Parenting Advice with John Rosemond - When a child is 'hard' to read to

Parenting Advice with John Rosemond - When a child is 'hard' to read to

John Rosemond

Q: In your book on 2-year-olds, you recommend reading to a child from early on. My problem is that every time I attempt to read to my 16-month-old son he grabs the book away, closes it, or wants to flip the pages himself. If I try to take it back from him, the battle is on, one that I do not wish to engage in. I am an avid reader, and I had hoped to instill a love of reading in him as well. I certainly don’t want to make reading an unpleasant experience for him. I'm sure there is a very commonsense solution that I am simply missing, and I hope you will enlighten me.

    A: I have consulted the oracles of commonsense and they recommend that you simply wait until your son is older and try again. Yes, reading to a child from as early as possible is beneficial in many ways. It stimulates a child’s interest in books, enriches imagination, enhances language development, provides a setting for a very nurturing parent-child experience, and stimulates the growing brain. I don’t know of any studies demonstrating that reading to a child increases IQ (it would be difficult to impossible to isolate that one variable), but it seems logical to me that it would.
    So yes, I recommend that parents read to children from an early age.
    Along with that, I recommend (based on a solid body of research) that preschool children watch absolutely zero television (research psychologist Jane Healy, author of Endangered Minds, recommends that children remain TV-free well into elementary school) and have absolutely no interaction with video games and computers.
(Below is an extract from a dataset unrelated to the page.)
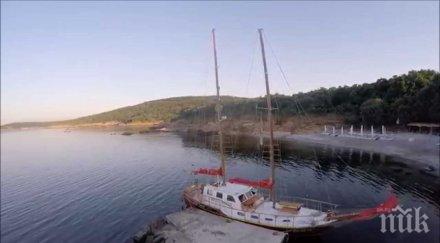 издирват собственика българска яхта потънала кавала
Reading to a preschooler and then letting him watch television (or play video games) is akin to taking one developmental step forward and then one developmental step backward.
     But my entire recommendation reads as follows: Parents should read to a child from an early age as long as the child is willing to sit still and pay attention, obviously wants to be read to (goes and gets books and asks a parent to read to him), and the experience is enjoyable for both parent and child. If all those conditions are not yet in place by 16 months, there is absolutely nothing to worry about. Just keep offering the opportunity to your son. Don’t push. And stop worrying. Believe me, if he’s not receptive to the experience for another year that will not make any difference in the long run.
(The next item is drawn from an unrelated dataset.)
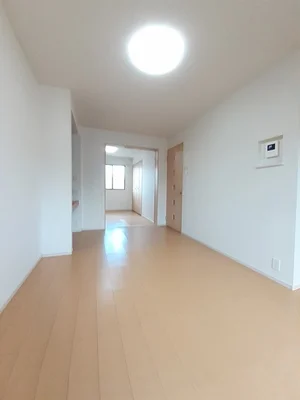 のマンスリーマンション・ウィークリーマンション「ヴァイオレット　レジデンス 205・洋室(No.1322584)」メイン画像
    Q: My father-in-law has about one month to live. Should our children—ages 7, 5, and 2—attend the funeral or viewing?

     A: Sit down with the older two children, describe to them what a viewing and a funeral are all about, and let them decide. At a viewing/funeral my wife and I attended several years ago, some of the children—even a couple of pre-teens—remained in the foyer of the church during the viewing but attended the funeral. I thought that letting them make that decision was quite civilized.